## Instructions to follow
Return only this: the line with "Visible here are" and all the lines that follow it below, through the final one, exactly as they are.

(Spatial question records)

================

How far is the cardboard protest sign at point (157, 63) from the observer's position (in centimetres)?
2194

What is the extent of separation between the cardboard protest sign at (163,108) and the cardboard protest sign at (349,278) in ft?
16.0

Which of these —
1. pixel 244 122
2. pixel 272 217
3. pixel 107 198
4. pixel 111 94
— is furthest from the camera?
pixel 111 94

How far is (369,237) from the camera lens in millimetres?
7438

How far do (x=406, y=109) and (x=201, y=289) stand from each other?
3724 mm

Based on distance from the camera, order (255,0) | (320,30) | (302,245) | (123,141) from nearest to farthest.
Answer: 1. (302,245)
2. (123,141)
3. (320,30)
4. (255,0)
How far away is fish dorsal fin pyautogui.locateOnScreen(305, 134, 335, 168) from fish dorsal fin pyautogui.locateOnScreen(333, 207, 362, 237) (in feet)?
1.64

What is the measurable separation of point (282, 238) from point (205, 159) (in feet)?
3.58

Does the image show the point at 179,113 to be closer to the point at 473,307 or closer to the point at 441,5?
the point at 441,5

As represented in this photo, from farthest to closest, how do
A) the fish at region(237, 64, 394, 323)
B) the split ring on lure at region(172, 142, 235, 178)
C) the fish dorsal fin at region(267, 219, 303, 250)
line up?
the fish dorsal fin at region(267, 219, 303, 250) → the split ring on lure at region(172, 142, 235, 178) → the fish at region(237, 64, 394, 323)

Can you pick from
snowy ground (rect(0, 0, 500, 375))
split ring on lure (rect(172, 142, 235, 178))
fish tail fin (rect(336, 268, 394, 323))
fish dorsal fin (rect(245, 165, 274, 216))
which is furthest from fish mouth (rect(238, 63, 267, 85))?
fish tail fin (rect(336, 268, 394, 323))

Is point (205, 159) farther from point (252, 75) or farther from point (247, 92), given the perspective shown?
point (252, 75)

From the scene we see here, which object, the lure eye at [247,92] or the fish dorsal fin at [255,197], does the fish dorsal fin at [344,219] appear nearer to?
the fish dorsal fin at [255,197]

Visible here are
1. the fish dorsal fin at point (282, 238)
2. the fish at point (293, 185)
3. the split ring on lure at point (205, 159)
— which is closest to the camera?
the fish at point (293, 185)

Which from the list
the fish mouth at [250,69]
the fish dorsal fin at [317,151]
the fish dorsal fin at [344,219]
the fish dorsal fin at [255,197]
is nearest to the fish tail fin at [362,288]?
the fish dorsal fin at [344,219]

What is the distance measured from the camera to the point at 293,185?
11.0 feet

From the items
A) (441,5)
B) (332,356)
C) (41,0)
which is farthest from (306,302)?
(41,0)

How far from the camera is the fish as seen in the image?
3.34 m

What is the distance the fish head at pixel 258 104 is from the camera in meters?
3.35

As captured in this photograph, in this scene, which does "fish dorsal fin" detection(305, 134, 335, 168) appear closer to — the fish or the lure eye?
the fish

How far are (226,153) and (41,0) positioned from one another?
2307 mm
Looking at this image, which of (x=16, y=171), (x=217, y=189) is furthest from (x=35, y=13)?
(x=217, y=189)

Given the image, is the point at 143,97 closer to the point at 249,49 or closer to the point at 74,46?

================

## Task result
Visible here are
1. the fish dorsal fin at point (282, 238)
2. the fish at point (293, 185)
3. the split ring on lure at point (205, 159)
— which is closest to the camera?
the fish at point (293, 185)

Which from the list
the fish mouth at [250,69]
the fish dorsal fin at [317,151]
the fish dorsal fin at [344,219]
the fish dorsal fin at [255,197]
is nearest to the fish tail fin at [362,288]?
the fish dorsal fin at [344,219]

What is the distance measured from the camera to the point at 293,185?
11.0 feet

From the items
A) (441,5)
B) (332,356)
C) (41,0)
which is farthest from (306,302)?
(41,0)

How far from the camera is the fish as seen in the image?
3.34 m

What is the distance the fish head at pixel 258 104 is from the camera in meters?
3.35

As captured in this photograph, in this scene, which does "fish dorsal fin" detection(305, 134, 335, 168) appear closer to — the fish or the lure eye?
the fish

How far are (226,153) and (41,0) positioned from one another?
2307 mm
Looking at this image, which of (x=16, y=171), (x=217, y=189) is furthest from (x=35, y=13)?
(x=217, y=189)

Given the image, is the point at 143,97 closer to the point at 249,49 or closer to the point at 74,46?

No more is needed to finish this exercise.